Many analysts believe that broadcast TV is a dying business with no future, exacerbated by cord cutting. However, existing networks still have assets and important ties to the communities they serve that streamers lack. If assets can be redeployed and coupled with an effective local news strategy, local broadcasting can thrive; the demand for professional local news has only increased in the era of pandemics, crises, and disasters.
Kim is betting that news delivery can be improved through streaming, direct to consumer marketing, and the Advanced Television Systems Committee’s (ATSC) 3.0 standard, which allows 4K and high definition resolution and Dolby audio in over the air transmission. He plans to leverage proven TV executives, including McDermott (together they brought Young Broadcasting out of bankruptcy in 2010) and others to lead the transformation.

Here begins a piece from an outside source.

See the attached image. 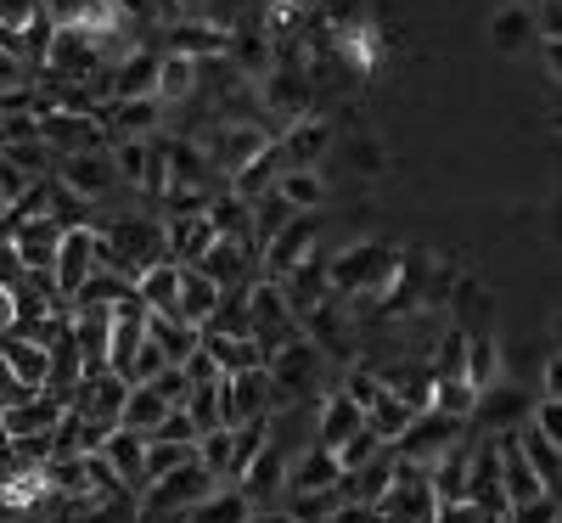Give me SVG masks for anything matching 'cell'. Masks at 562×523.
Segmentation results:
<instances>
[{"label": "cell", "instance_id": "6da1fadb", "mask_svg": "<svg viewBox=\"0 0 562 523\" xmlns=\"http://www.w3.org/2000/svg\"><path fill=\"white\" fill-rule=\"evenodd\" d=\"M394 276H400V248H389V243H360V248H344L338 259H326L333 299H366V293L383 299Z\"/></svg>", "mask_w": 562, "mask_h": 523}, {"label": "cell", "instance_id": "7a4b0ae2", "mask_svg": "<svg viewBox=\"0 0 562 523\" xmlns=\"http://www.w3.org/2000/svg\"><path fill=\"white\" fill-rule=\"evenodd\" d=\"M326 366H333V360H326L310 338L281 344V349L265 360V377H270V394H276V405H304V400L321 389Z\"/></svg>", "mask_w": 562, "mask_h": 523}, {"label": "cell", "instance_id": "3957f363", "mask_svg": "<svg viewBox=\"0 0 562 523\" xmlns=\"http://www.w3.org/2000/svg\"><path fill=\"white\" fill-rule=\"evenodd\" d=\"M529 405L535 394L524 383H512V377H501L495 389L479 394L473 416H467V434H479V439H501V434H518V427L529 422Z\"/></svg>", "mask_w": 562, "mask_h": 523}, {"label": "cell", "instance_id": "277c9868", "mask_svg": "<svg viewBox=\"0 0 562 523\" xmlns=\"http://www.w3.org/2000/svg\"><path fill=\"white\" fill-rule=\"evenodd\" d=\"M254 90H259V108H265V113H281L288 124L315 119V85H310L304 63H270Z\"/></svg>", "mask_w": 562, "mask_h": 523}, {"label": "cell", "instance_id": "5b68a950", "mask_svg": "<svg viewBox=\"0 0 562 523\" xmlns=\"http://www.w3.org/2000/svg\"><path fill=\"white\" fill-rule=\"evenodd\" d=\"M40 147L52 153V158H74V153H102V147H113V135L90 119V113H63V108H52V113H40Z\"/></svg>", "mask_w": 562, "mask_h": 523}, {"label": "cell", "instance_id": "8992f818", "mask_svg": "<svg viewBox=\"0 0 562 523\" xmlns=\"http://www.w3.org/2000/svg\"><path fill=\"white\" fill-rule=\"evenodd\" d=\"M270 411H276V394H270L265 366H248V371L220 377V427H243V422L270 416Z\"/></svg>", "mask_w": 562, "mask_h": 523}, {"label": "cell", "instance_id": "52a82bcc", "mask_svg": "<svg viewBox=\"0 0 562 523\" xmlns=\"http://www.w3.org/2000/svg\"><path fill=\"white\" fill-rule=\"evenodd\" d=\"M315 248H321V220H315V214H293V220L259 248V270H265V281H281L288 270H299Z\"/></svg>", "mask_w": 562, "mask_h": 523}, {"label": "cell", "instance_id": "ba28073f", "mask_svg": "<svg viewBox=\"0 0 562 523\" xmlns=\"http://www.w3.org/2000/svg\"><path fill=\"white\" fill-rule=\"evenodd\" d=\"M214 490V479L198 467V461H186L180 472H169V479L147 485L140 490V518H164V512H192L203 496Z\"/></svg>", "mask_w": 562, "mask_h": 523}, {"label": "cell", "instance_id": "9c48e42d", "mask_svg": "<svg viewBox=\"0 0 562 523\" xmlns=\"http://www.w3.org/2000/svg\"><path fill=\"white\" fill-rule=\"evenodd\" d=\"M52 180L57 186H68L74 198H85L90 209H97L113 186H119V175H113V158H108V147L102 153H74V158H52Z\"/></svg>", "mask_w": 562, "mask_h": 523}, {"label": "cell", "instance_id": "30bf717a", "mask_svg": "<svg viewBox=\"0 0 562 523\" xmlns=\"http://www.w3.org/2000/svg\"><path fill=\"white\" fill-rule=\"evenodd\" d=\"M90 270H97V225H90V231H63L57 259H52V288H57V299L74 304V293L90 281Z\"/></svg>", "mask_w": 562, "mask_h": 523}, {"label": "cell", "instance_id": "8fae6325", "mask_svg": "<svg viewBox=\"0 0 562 523\" xmlns=\"http://www.w3.org/2000/svg\"><path fill=\"white\" fill-rule=\"evenodd\" d=\"M7 243L18 254V265L29 276H52V259H57V243H63V225L57 220H45V214H29L7 231Z\"/></svg>", "mask_w": 562, "mask_h": 523}, {"label": "cell", "instance_id": "7c38bea8", "mask_svg": "<svg viewBox=\"0 0 562 523\" xmlns=\"http://www.w3.org/2000/svg\"><path fill=\"white\" fill-rule=\"evenodd\" d=\"M225 40H231V29H220V23H203V18H180V23H164V57L214 63V57H225Z\"/></svg>", "mask_w": 562, "mask_h": 523}, {"label": "cell", "instance_id": "4fadbf2b", "mask_svg": "<svg viewBox=\"0 0 562 523\" xmlns=\"http://www.w3.org/2000/svg\"><path fill=\"white\" fill-rule=\"evenodd\" d=\"M326 147H333V124H326L321 113H315V119H299V124H288V130L276 135L281 169H321Z\"/></svg>", "mask_w": 562, "mask_h": 523}, {"label": "cell", "instance_id": "5bb4252c", "mask_svg": "<svg viewBox=\"0 0 562 523\" xmlns=\"http://www.w3.org/2000/svg\"><path fill=\"white\" fill-rule=\"evenodd\" d=\"M158 63H164L158 45H135V52H124L113 63V74H108V102L153 97V90H158Z\"/></svg>", "mask_w": 562, "mask_h": 523}, {"label": "cell", "instance_id": "9a60e30c", "mask_svg": "<svg viewBox=\"0 0 562 523\" xmlns=\"http://www.w3.org/2000/svg\"><path fill=\"white\" fill-rule=\"evenodd\" d=\"M57 422H63V405L45 400V394H23L12 405H0V434H7V445H18V439H52Z\"/></svg>", "mask_w": 562, "mask_h": 523}, {"label": "cell", "instance_id": "2e32d148", "mask_svg": "<svg viewBox=\"0 0 562 523\" xmlns=\"http://www.w3.org/2000/svg\"><path fill=\"white\" fill-rule=\"evenodd\" d=\"M40 12L52 29H79V34H113L124 29L113 0H40Z\"/></svg>", "mask_w": 562, "mask_h": 523}, {"label": "cell", "instance_id": "e0dca14e", "mask_svg": "<svg viewBox=\"0 0 562 523\" xmlns=\"http://www.w3.org/2000/svg\"><path fill=\"white\" fill-rule=\"evenodd\" d=\"M338 485H344L338 450H321V445L293 450V461H288V496H315V490H338Z\"/></svg>", "mask_w": 562, "mask_h": 523}, {"label": "cell", "instance_id": "ac0fdd59", "mask_svg": "<svg viewBox=\"0 0 562 523\" xmlns=\"http://www.w3.org/2000/svg\"><path fill=\"white\" fill-rule=\"evenodd\" d=\"M461 377H467V389L473 394H484V389H495L501 377H506V349H501V338L484 326V332H467V360H461Z\"/></svg>", "mask_w": 562, "mask_h": 523}, {"label": "cell", "instance_id": "d6986e66", "mask_svg": "<svg viewBox=\"0 0 562 523\" xmlns=\"http://www.w3.org/2000/svg\"><path fill=\"white\" fill-rule=\"evenodd\" d=\"M97 456L108 461V472L119 479V490H124V496H140V490H147V472H140V456H147V439H140V434H124V427H113V434H108V445H102Z\"/></svg>", "mask_w": 562, "mask_h": 523}, {"label": "cell", "instance_id": "ffe728a7", "mask_svg": "<svg viewBox=\"0 0 562 523\" xmlns=\"http://www.w3.org/2000/svg\"><path fill=\"white\" fill-rule=\"evenodd\" d=\"M237 490L248 496V507L259 512V507H270L281 490H288V456H281L276 445H265L248 467H243V479H237Z\"/></svg>", "mask_w": 562, "mask_h": 523}, {"label": "cell", "instance_id": "44dd1931", "mask_svg": "<svg viewBox=\"0 0 562 523\" xmlns=\"http://www.w3.org/2000/svg\"><path fill=\"white\" fill-rule=\"evenodd\" d=\"M140 332H147V344L164 355V366H186L198 349V326L180 321V315H147L140 321Z\"/></svg>", "mask_w": 562, "mask_h": 523}, {"label": "cell", "instance_id": "7402d4cb", "mask_svg": "<svg viewBox=\"0 0 562 523\" xmlns=\"http://www.w3.org/2000/svg\"><path fill=\"white\" fill-rule=\"evenodd\" d=\"M360 427H366V411H360V405H349V400L333 389V394L321 400V416H315V445H321V450H338L344 439H355V434H360Z\"/></svg>", "mask_w": 562, "mask_h": 523}, {"label": "cell", "instance_id": "603a6c76", "mask_svg": "<svg viewBox=\"0 0 562 523\" xmlns=\"http://www.w3.org/2000/svg\"><path fill=\"white\" fill-rule=\"evenodd\" d=\"M512 445H518V456L529 461V472H535V479H540V490L546 496H557V472H562V445L557 439H546L540 434V427H518V434H512Z\"/></svg>", "mask_w": 562, "mask_h": 523}, {"label": "cell", "instance_id": "cb8c5ba5", "mask_svg": "<svg viewBox=\"0 0 562 523\" xmlns=\"http://www.w3.org/2000/svg\"><path fill=\"white\" fill-rule=\"evenodd\" d=\"M495 456H501V496H506V507L546 496V490H540V479L529 472V461L518 456V445H512V434H501V439H495Z\"/></svg>", "mask_w": 562, "mask_h": 523}, {"label": "cell", "instance_id": "d4e9b609", "mask_svg": "<svg viewBox=\"0 0 562 523\" xmlns=\"http://www.w3.org/2000/svg\"><path fill=\"white\" fill-rule=\"evenodd\" d=\"M0 355H7V366H12V377H18V389L23 394H40L45 389V371H52V355H45L40 344H29V338H0Z\"/></svg>", "mask_w": 562, "mask_h": 523}, {"label": "cell", "instance_id": "484cf974", "mask_svg": "<svg viewBox=\"0 0 562 523\" xmlns=\"http://www.w3.org/2000/svg\"><path fill=\"white\" fill-rule=\"evenodd\" d=\"M270 192L288 203L293 214H321V203H326V180H321V169H281Z\"/></svg>", "mask_w": 562, "mask_h": 523}, {"label": "cell", "instance_id": "4316f807", "mask_svg": "<svg viewBox=\"0 0 562 523\" xmlns=\"http://www.w3.org/2000/svg\"><path fill=\"white\" fill-rule=\"evenodd\" d=\"M220 310V288L203 276V270H192V265H180V293H175V315L180 321H192V326H203L209 315Z\"/></svg>", "mask_w": 562, "mask_h": 523}, {"label": "cell", "instance_id": "83f0119b", "mask_svg": "<svg viewBox=\"0 0 562 523\" xmlns=\"http://www.w3.org/2000/svg\"><path fill=\"white\" fill-rule=\"evenodd\" d=\"M175 293H180V265H153L135 276V304L147 315H175Z\"/></svg>", "mask_w": 562, "mask_h": 523}, {"label": "cell", "instance_id": "f1b7e54d", "mask_svg": "<svg viewBox=\"0 0 562 523\" xmlns=\"http://www.w3.org/2000/svg\"><path fill=\"white\" fill-rule=\"evenodd\" d=\"M259 512L248 507V496L237 490V485H214L192 512H186V523H254Z\"/></svg>", "mask_w": 562, "mask_h": 523}, {"label": "cell", "instance_id": "f546056e", "mask_svg": "<svg viewBox=\"0 0 562 523\" xmlns=\"http://www.w3.org/2000/svg\"><path fill=\"white\" fill-rule=\"evenodd\" d=\"M535 34H540V29H535V7H529V0H512V7H501L495 23H490L495 52H529Z\"/></svg>", "mask_w": 562, "mask_h": 523}, {"label": "cell", "instance_id": "4dcf8cb0", "mask_svg": "<svg viewBox=\"0 0 562 523\" xmlns=\"http://www.w3.org/2000/svg\"><path fill=\"white\" fill-rule=\"evenodd\" d=\"M164 416H169V405H164V400H158L147 383H130V394H124V405H119V427H124V434L153 439Z\"/></svg>", "mask_w": 562, "mask_h": 523}, {"label": "cell", "instance_id": "1f68e13d", "mask_svg": "<svg viewBox=\"0 0 562 523\" xmlns=\"http://www.w3.org/2000/svg\"><path fill=\"white\" fill-rule=\"evenodd\" d=\"M198 90H203L198 63H186V57H164V63H158V90H153V97H158L164 108H186V102H198Z\"/></svg>", "mask_w": 562, "mask_h": 523}, {"label": "cell", "instance_id": "d6a6232c", "mask_svg": "<svg viewBox=\"0 0 562 523\" xmlns=\"http://www.w3.org/2000/svg\"><path fill=\"white\" fill-rule=\"evenodd\" d=\"M411 422H416V411H411V405H400V400H394L389 389L378 394V405L366 411V427H371V434H378V439H383L389 450H394V445L405 439V427H411Z\"/></svg>", "mask_w": 562, "mask_h": 523}, {"label": "cell", "instance_id": "836d02e7", "mask_svg": "<svg viewBox=\"0 0 562 523\" xmlns=\"http://www.w3.org/2000/svg\"><path fill=\"white\" fill-rule=\"evenodd\" d=\"M130 293H135V288H130L124 276H113V270H90V281L74 293V304H79V310H113V304H124Z\"/></svg>", "mask_w": 562, "mask_h": 523}, {"label": "cell", "instance_id": "e575fe53", "mask_svg": "<svg viewBox=\"0 0 562 523\" xmlns=\"http://www.w3.org/2000/svg\"><path fill=\"white\" fill-rule=\"evenodd\" d=\"M338 383H344L338 394H344L349 405H360V411H371V405H378V394H383V377H378V366H366V360H349Z\"/></svg>", "mask_w": 562, "mask_h": 523}, {"label": "cell", "instance_id": "d590c367", "mask_svg": "<svg viewBox=\"0 0 562 523\" xmlns=\"http://www.w3.org/2000/svg\"><path fill=\"white\" fill-rule=\"evenodd\" d=\"M186 461H198V445H164V439H147L140 472H147V485H158V479H169V472H180Z\"/></svg>", "mask_w": 562, "mask_h": 523}, {"label": "cell", "instance_id": "8d00e7d4", "mask_svg": "<svg viewBox=\"0 0 562 523\" xmlns=\"http://www.w3.org/2000/svg\"><path fill=\"white\" fill-rule=\"evenodd\" d=\"M108 158H113V175L124 186H140L147 180V164H153V141H113Z\"/></svg>", "mask_w": 562, "mask_h": 523}, {"label": "cell", "instance_id": "74e56055", "mask_svg": "<svg viewBox=\"0 0 562 523\" xmlns=\"http://www.w3.org/2000/svg\"><path fill=\"white\" fill-rule=\"evenodd\" d=\"M248 220H254V248H265V243H270V236H276L281 225H288V220H293V209H288V203H281L276 192H259V198L248 203Z\"/></svg>", "mask_w": 562, "mask_h": 523}, {"label": "cell", "instance_id": "f35d334b", "mask_svg": "<svg viewBox=\"0 0 562 523\" xmlns=\"http://www.w3.org/2000/svg\"><path fill=\"white\" fill-rule=\"evenodd\" d=\"M180 411L192 416L198 439H203V434H214V427H220V383H198L192 394H186V405H180Z\"/></svg>", "mask_w": 562, "mask_h": 523}, {"label": "cell", "instance_id": "ab89813d", "mask_svg": "<svg viewBox=\"0 0 562 523\" xmlns=\"http://www.w3.org/2000/svg\"><path fill=\"white\" fill-rule=\"evenodd\" d=\"M338 507H344V485L338 490H315V496H293L288 501V518L293 523H326Z\"/></svg>", "mask_w": 562, "mask_h": 523}, {"label": "cell", "instance_id": "60d3db41", "mask_svg": "<svg viewBox=\"0 0 562 523\" xmlns=\"http://www.w3.org/2000/svg\"><path fill=\"white\" fill-rule=\"evenodd\" d=\"M383 450H389V445H383L378 434H371V427H360L355 439H344V445H338V467H344V472H360L366 461H378Z\"/></svg>", "mask_w": 562, "mask_h": 523}, {"label": "cell", "instance_id": "b9f144b4", "mask_svg": "<svg viewBox=\"0 0 562 523\" xmlns=\"http://www.w3.org/2000/svg\"><path fill=\"white\" fill-rule=\"evenodd\" d=\"M461 360H467V332H445V338H439V355H434V377H439V383H445V377H461ZM461 383H467V377H461Z\"/></svg>", "mask_w": 562, "mask_h": 523}, {"label": "cell", "instance_id": "7bdbcfd3", "mask_svg": "<svg viewBox=\"0 0 562 523\" xmlns=\"http://www.w3.org/2000/svg\"><path fill=\"white\" fill-rule=\"evenodd\" d=\"M147 389H153V394H158V400H164L169 411H180V405H186V394H192V377H186L180 366H164V371L153 377Z\"/></svg>", "mask_w": 562, "mask_h": 523}, {"label": "cell", "instance_id": "ee69618b", "mask_svg": "<svg viewBox=\"0 0 562 523\" xmlns=\"http://www.w3.org/2000/svg\"><path fill=\"white\" fill-rule=\"evenodd\" d=\"M501 518H506V523H557V518H562V507H557V496H535V501L506 507Z\"/></svg>", "mask_w": 562, "mask_h": 523}, {"label": "cell", "instance_id": "f6af8a7d", "mask_svg": "<svg viewBox=\"0 0 562 523\" xmlns=\"http://www.w3.org/2000/svg\"><path fill=\"white\" fill-rule=\"evenodd\" d=\"M349 164H355L360 175H383L389 158H383V147H378L371 135H355V141H349Z\"/></svg>", "mask_w": 562, "mask_h": 523}, {"label": "cell", "instance_id": "bcb514c9", "mask_svg": "<svg viewBox=\"0 0 562 523\" xmlns=\"http://www.w3.org/2000/svg\"><path fill=\"white\" fill-rule=\"evenodd\" d=\"M153 439H164V445H198V427H192V416H186V411H169V416L158 422Z\"/></svg>", "mask_w": 562, "mask_h": 523}, {"label": "cell", "instance_id": "7dc6e473", "mask_svg": "<svg viewBox=\"0 0 562 523\" xmlns=\"http://www.w3.org/2000/svg\"><path fill=\"white\" fill-rule=\"evenodd\" d=\"M29 186H34V180H29V175H23L18 164H7V158H0V203L12 209L18 198H29Z\"/></svg>", "mask_w": 562, "mask_h": 523}, {"label": "cell", "instance_id": "c3c4849f", "mask_svg": "<svg viewBox=\"0 0 562 523\" xmlns=\"http://www.w3.org/2000/svg\"><path fill=\"white\" fill-rule=\"evenodd\" d=\"M434 523H501V518L479 512L473 501H450V507H439V512H434Z\"/></svg>", "mask_w": 562, "mask_h": 523}, {"label": "cell", "instance_id": "681fc988", "mask_svg": "<svg viewBox=\"0 0 562 523\" xmlns=\"http://www.w3.org/2000/svg\"><path fill=\"white\" fill-rule=\"evenodd\" d=\"M180 371L192 377V389H198V383H220V366H214V360H209L203 349H192V360H186Z\"/></svg>", "mask_w": 562, "mask_h": 523}, {"label": "cell", "instance_id": "f907efd6", "mask_svg": "<svg viewBox=\"0 0 562 523\" xmlns=\"http://www.w3.org/2000/svg\"><path fill=\"white\" fill-rule=\"evenodd\" d=\"M29 270L18 265V254H12V243H0V288H18Z\"/></svg>", "mask_w": 562, "mask_h": 523}, {"label": "cell", "instance_id": "816d5d0a", "mask_svg": "<svg viewBox=\"0 0 562 523\" xmlns=\"http://www.w3.org/2000/svg\"><path fill=\"white\" fill-rule=\"evenodd\" d=\"M546 394H551V400H562V355H551V360H546Z\"/></svg>", "mask_w": 562, "mask_h": 523}, {"label": "cell", "instance_id": "f5cc1de1", "mask_svg": "<svg viewBox=\"0 0 562 523\" xmlns=\"http://www.w3.org/2000/svg\"><path fill=\"white\" fill-rule=\"evenodd\" d=\"M276 12H288V18L293 12H315L321 18V0H276Z\"/></svg>", "mask_w": 562, "mask_h": 523}, {"label": "cell", "instance_id": "db71d44e", "mask_svg": "<svg viewBox=\"0 0 562 523\" xmlns=\"http://www.w3.org/2000/svg\"><path fill=\"white\" fill-rule=\"evenodd\" d=\"M12 332V288H0V338Z\"/></svg>", "mask_w": 562, "mask_h": 523}, {"label": "cell", "instance_id": "11a10c76", "mask_svg": "<svg viewBox=\"0 0 562 523\" xmlns=\"http://www.w3.org/2000/svg\"><path fill=\"white\" fill-rule=\"evenodd\" d=\"M147 7H153V12H158V18H169V23H175V18H180V0H147Z\"/></svg>", "mask_w": 562, "mask_h": 523}, {"label": "cell", "instance_id": "9f6ffc18", "mask_svg": "<svg viewBox=\"0 0 562 523\" xmlns=\"http://www.w3.org/2000/svg\"><path fill=\"white\" fill-rule=\"evenodd\" d=\"M259 523H293L288 512H270V518H259Z\"/></svg>", "mask_w": 562, "mask_h": 523}]
</instances>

Standard General’s application to the FCC demonstrates a business plan focused on investment in talent and technology. Talent is critical to the content business, something Netflix touts in its reinvention of entertainment. Standard General plans to increase the number and salaries for station employees, add more field journalists, improve compensation packages, expand training in news production and investigation, and partner with local universities for pipeline of journalists.
The application further details technology and facilities investments in the many stations including Lincoln, Cape Girardeau, Richmond, Nashville, Albany, Knoxville, San Francisco, Raleigh, Spartanburg, Providence, and Mobile. This includes investment in multi-platform content distribution, new web assets, content management systems, cameras, cars, transmission equipment, computers for home and newsroom, and automated captioning for the hearing impaired. The investment expands coverage of Congress from the Washington DC newsroom and improves public safety during hurricanes from a state of the art radar system at WFLA in Tampa, Florida.
Preserving Local Media
Broadcast regulation has kept power in the hands of a few, leaving the future of local media in question. Standard General’s long record of investing in local news is notable and critical to the future of local news in this era of streaming and big tech dominance. Investments in people and technology will preserve local newsrooms. The FCC should approve the deal without delay.